I suggest you talk to your local law enforcement. Here where I live carrying a punch dagger will land you in jail pretty damn fast.



Despair Bear


----------



## Phil Elmore (May 6, 2003)

Don't talk to law enforcement;  check your state's penal code instead.  Police officers often aren't as up on the letter of the law as they could be and might give you misinformation out of an earnest desire to help you.

Push daggers are very often illegal, so you need to check carefully.  They're illegal in all of Canada, for example.


----------



## LilleTiger (May 6, 2003)

I live in Denmark, Europe, where non-automatic knives are very legal (this also inludes push-daggers). Could you please help me with some real info?

/karma!


----------



## yilisifu (May 6, 2003)

Yes, check with the local County Attorney's office.  In some states, a double-edged knife is illegal to carry.

A push-dagger which is worn round the neck would seem to me to be very small.  Maybe too small to be truly useable.


----------



## LilleTiger (May 7, 2003)

The blade is around two inches. With the correct sharpening, that should be sufficient.


----------



## Samurai (May 7, 2003)

Check this website out.

http://www.eknifeworks.com

They have push daggers.  Honestly, 2 inches is MORE then enough knife to protect yourself with.  There is no need to carry a 4 inch blade around your neck.

I have used a push dagger on a sideway belt case.  It is very fast to get to and very concealed but still in the open.

Thanks
jeremy bays


----------



## Aaron (May 7, 2003)

I carry a cold steel, safe keeper II as a back-up weapon at work.  It's been a great purchase for me.  It's got a 3 3/4 inch blade and was a little bigger than I expected but it's worked out nicely.

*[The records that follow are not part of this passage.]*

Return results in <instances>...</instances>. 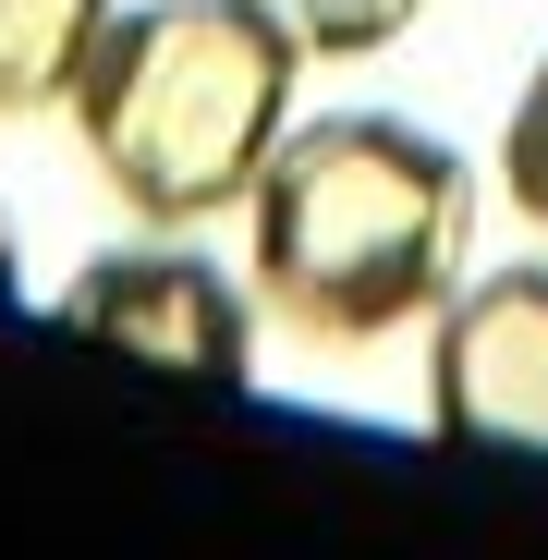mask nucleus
Instances as JSON below:
<instances>
[{
  "instance_id": "1",
  "label": "nucleus",
  "mask_w": 548,
  "mask_h": 560,
  "mask_svg": "<svg viewBox=\"0 0 548 560\" xmlns=\"http://www.w3.org/2000/svg\"><path fill=\"white\" fill-rule=\"evenodd\" d=\"M476 256V171L403 110H329L268 147L244 196V280L256 317L317 353H365L427 329Z\"/></svg>"
},
{
  "instance_id": "2",
  "label": "nucleus",
  "mask_w": 548,
  "mask_h": 560,
  "mask_svg": "<svg viewBox=\"0 0 548 560\" xmlns=\"http://www.w3.org/2000/svg\"><path fill=\"white\" fill-rule=\"evenodd\" d=\"M293 73L305 49L256 0H123L61 110L123 220L208 232L256 196L268 147L293 135Z\"/></svg>"
},
{
  "instance_id": "3",
  "label": "nucleus",
  "mask_w": 548,
  "mask_h": 560,
  "mask_svg": "<svg viewBox=\"0 0 548 560\" xmlns=\"http://www.w3.org/2000/svg\"><path fill=\"white\" fill-rule=\"evenodd\" d=\"M61 329L110 341V353H147V365H171V378H220V390L256 365L244 280H232L220 256H196L183 232L123 244V256H85V268L61 280Z\"/></svg>"
},
{
  "instance_id": "4",
  "label": "nucleus",
  "mask_w": 548,
  "mask_h": 560,
  "mask_svg": "<svg viewBox=\"0 0 548 560\" xmlns=\"http://www.w3.org/2000/svg\"><path fill=\"white\" fill-rule=\"evenodd\" d=\"M427 415L476 451L548 463V268H488L427 317Z\"/></svg>"
},
{
  "instance_id": "5",
  "label": "nucleus",
  "mask_w": 548,
  "mask_h": 560,
  "mask_svg": "<svg viewBox=\"0 0 548 560\" xmlns=\"http://www.w3.org/2000/svg\"><path fill=\"white\" fill-rule=\"evenodd\" d=\"M123 0H0V122H37L73 98L85 49L110 37Z\"/></svg>"
},
{
  "instance_id": "6",
  "label": "nucleus",
  "mask_w": 548,
  "mask_h": 560,
  "mask_svg": "<svg viewBox=\"0 0 548 560\" xmlns=\"http://www.w3.org/2000/svg\"><path fill=\"white\" fill-rule=\"evenodd\" d=\"M268 25H281L305 61H365V49H390L427 0H256Z\"/></svg>"
},
{
  "instance_id": "7",
  "label": "nucleus",
  "mask_w": 548,
  "mask_h": 560,
  "mask_svg": "<svg viewBox=\"0 0 548 560\" xmlns=\"http://www.w3.org/2000/svg\"><path fill=\"white\" fill-rule=\"evenodd\" d=\"M500 196L548 232V61L524 73V98H512V122H500Z\"/></svg>"
},
{
  "instance_id": "8",
  "label": "nucleus",
  "mask_w": 548,
  "mask_h": 560,
  "mask_svg": "<svg viewBox=\"0 0 548 560\" xmlns=\"http://www.w3.org/2000/svg\"><path fill=\"white\" fill-rule=\"evenodd\" d=\"M0 293H13V220H0Z\"/></svg>"
}]
</instances>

I've been very impressed with cold steel products, but I'm not an "expert" on knives by any stretch!

Aaron


----------



## LilleTiger (May 8, 2003)

Thanks alot!


----------



## knifeman.dk (May 8, 2003)

Hej LilleTiger
Du tager toget el. bilen til Kbh. går ind i Arms Gallery (find adr. på krak.dk) og spørger ang. lille neck-double edged push daggert. Her kan du købe dem (nedenunder disken, hvis du forstår...)
ps. den er ulovlig i DK. 
Du kan jo også tale med peter gaarde i taulov, hvis jeg husker korrekt træner du hos ham!? Han burde kunne skaffe dig sådan genstande ved at trække på folk han kender.
mvh knifeman.dk


----------



## KenpoGirl (May 8, 2003)

> _Originally posted by knifeman.dk _
> *Hej LilleTiger
> Du tager toget el. bilen til Kbh. går ind i Arms Gallery (find adr. på krak.dk) og spørger ang. lille neck-double edged push daggert. Her kan du købe dem (nedenunder disken, hvis du forstår...)
> ps. den er ulovlig i DK.
> ...



  

Well all I can say is ..........  "It's all Danish to me."    :boing1:

heh heh heh


----------



## knifeman.dk (May 9, 2003)

A quick translation would be something like this:
 you should look under the counter at your local cutlery shop!
.... and then a lot of inside information on really well kept secrets  
knifeman.dk


----------